(Brief)
Update the lines starting with the line that contains "From the image" and going on through the line that contains "be sorted by distance from the camera?", replacing "sorted" with "ranked" and leaving everything else unchanged. Return only those lines.

(Supplied information)
-*-*-

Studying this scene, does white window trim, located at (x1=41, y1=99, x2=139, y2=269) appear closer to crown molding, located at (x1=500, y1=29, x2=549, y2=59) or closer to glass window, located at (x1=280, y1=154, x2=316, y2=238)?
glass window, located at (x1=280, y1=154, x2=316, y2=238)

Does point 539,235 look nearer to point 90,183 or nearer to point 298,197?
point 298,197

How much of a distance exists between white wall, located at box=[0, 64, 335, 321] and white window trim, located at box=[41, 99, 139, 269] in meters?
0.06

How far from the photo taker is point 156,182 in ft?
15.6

-*-*-

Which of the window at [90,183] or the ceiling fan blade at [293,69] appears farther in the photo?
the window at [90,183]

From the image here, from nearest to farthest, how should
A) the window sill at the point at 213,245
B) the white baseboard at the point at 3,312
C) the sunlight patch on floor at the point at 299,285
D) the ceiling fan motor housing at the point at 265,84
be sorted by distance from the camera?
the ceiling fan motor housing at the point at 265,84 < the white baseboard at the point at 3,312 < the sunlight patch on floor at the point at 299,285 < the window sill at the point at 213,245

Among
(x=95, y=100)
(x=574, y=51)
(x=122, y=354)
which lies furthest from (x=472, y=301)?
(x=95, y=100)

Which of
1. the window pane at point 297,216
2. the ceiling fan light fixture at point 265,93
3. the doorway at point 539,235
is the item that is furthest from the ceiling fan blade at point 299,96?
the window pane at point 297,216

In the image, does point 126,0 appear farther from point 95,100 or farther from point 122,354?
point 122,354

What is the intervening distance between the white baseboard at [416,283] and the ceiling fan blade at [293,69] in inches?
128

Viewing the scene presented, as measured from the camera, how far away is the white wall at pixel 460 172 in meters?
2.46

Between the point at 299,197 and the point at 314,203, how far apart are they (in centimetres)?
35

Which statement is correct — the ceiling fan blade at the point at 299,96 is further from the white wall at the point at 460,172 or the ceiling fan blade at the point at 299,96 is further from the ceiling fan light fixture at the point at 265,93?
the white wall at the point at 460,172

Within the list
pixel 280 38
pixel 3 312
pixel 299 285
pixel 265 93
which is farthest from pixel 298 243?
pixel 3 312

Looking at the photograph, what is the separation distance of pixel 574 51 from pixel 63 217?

-*-*-

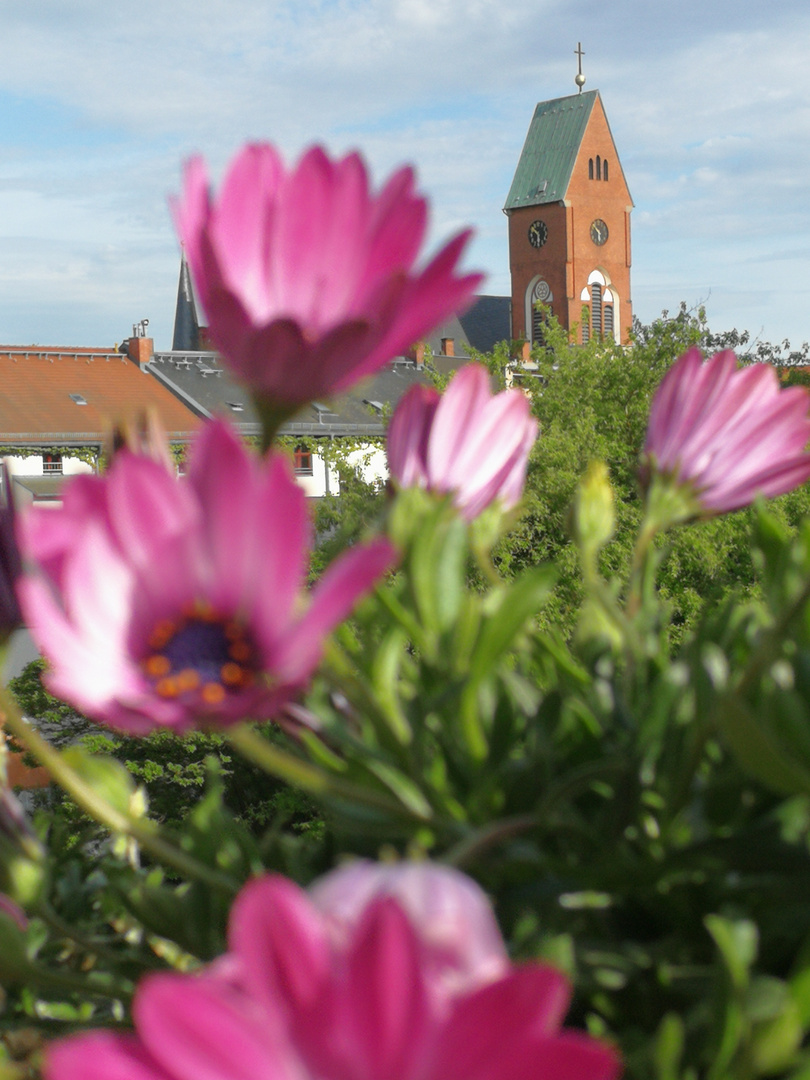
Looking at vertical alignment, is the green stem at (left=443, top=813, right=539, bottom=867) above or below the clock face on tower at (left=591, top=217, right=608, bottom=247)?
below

-*-*-

(Final result)
From the image here, from nearest to farthest, how should
A) the window sill at the point at 213,245
B) the white baseboard at the point at 3,312
C) the sunlight patch on floor at the point at 299,285
D) the ceiling fan motor housing at the point at 265,84
be ranked by distance from the camera?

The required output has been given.